El 'patriotismo constitucional' de Romero, bajo la lupa

Un debate de ideas, abierto, leal y transparente, como el que dice proponer el romerismo crepuscular, se asemeja más a una trampa para moscas que a una oferta sincera de diálogo constructivo, en la medida en que se afirma en la deformación interesada y la tergiversación de ideas y valores.

La desvergüenza ha rozado estos días límites realmente preocupantes con la sorpresiva mención del «patriotismo constitucional» como una de las bases en la que -supuestamente- se sustenta la convocatoria al denominado 'Consenso de Cambios', ese movimiento de alfiles que, como casi todo el mundo sabe ya, constituye la marca registrada de la operación de retorno al poder del régimen clientelar y corrupto que durante doce años oprimió a los salteños y elevó los índices de pobreza y desigualdad social hasta niveles nunca antes conocidos.

Para entender el significado y el alcance de la contradicción tan profunda que supone que un grupo oligárquico, que se esmeró en potenciar al máximo las particularidades étnicas y culturales de los salteños, y en despreciar, por consiguiente, los valores universales de la política y la ciudadanía libres, reivindique ahora una especie de hermandad sin fronteras basada en el patriotismo constitucional, forzosamente hay que penetrar en el laberinto conceptual que se esconde detrás de esta ambigua expresión.

---*---

◆ TAREAS ◆
1 – Cita tal cual del texto sobre el patriotismo constitucional de Romero desde "Un debate de" hasta "nunca antes conocidos.".
2 – Según el texto sobre el patriotismo constitucional de Romero, ¿cuántos años oprimió a los salteños el régimen clientelar y corrupto?
Las líneas que vienen a continuación son un material aparte, sin relación con el texto.

◆ EXTRACTO DE DATOS ◆
---*---

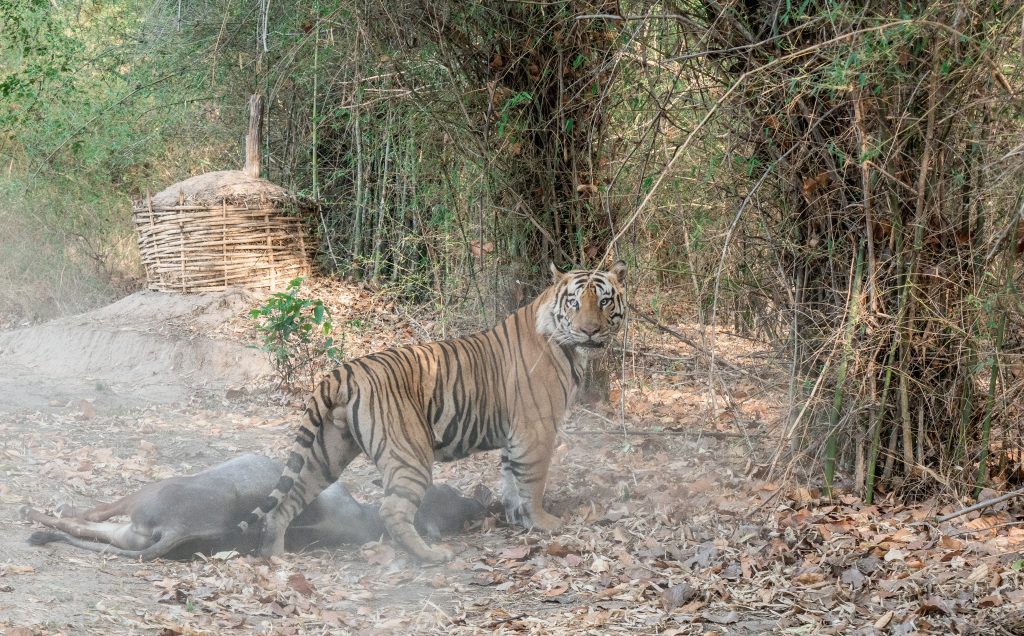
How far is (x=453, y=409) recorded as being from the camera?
5.24 meters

---*---

◆ RESPUESTAS ◆
1 –
Un debate de ideas, abierto, leal y transparente, como el que dice proponer el romerismo crepuscular, se asemeja más a una trampa para moscas que a una oferta sincera de diálogo constructivo, en la medida en que se afirma en la deformación interesada y la tergiversación de ideas y valores.

La desvergüenza ha rozado estos días límites realmente preocupantes con la sorpresiva mención del «patriotismo constitucional» como una de las bases en la que -supuestamente- se sustenta la convocatoria al denominado 'Consenso de Cambios', ese movimiento de alfiles que, como casi todo el mundo sabe ya, constituye la marca registrada de la operación de retorno al poder del régimen clientelar y corrupto que durante doce años oprimió a los salteños y elevó los índices de pobreza y desigualdad social hasta niveles nunca antes conocidos.

2 – Doce años.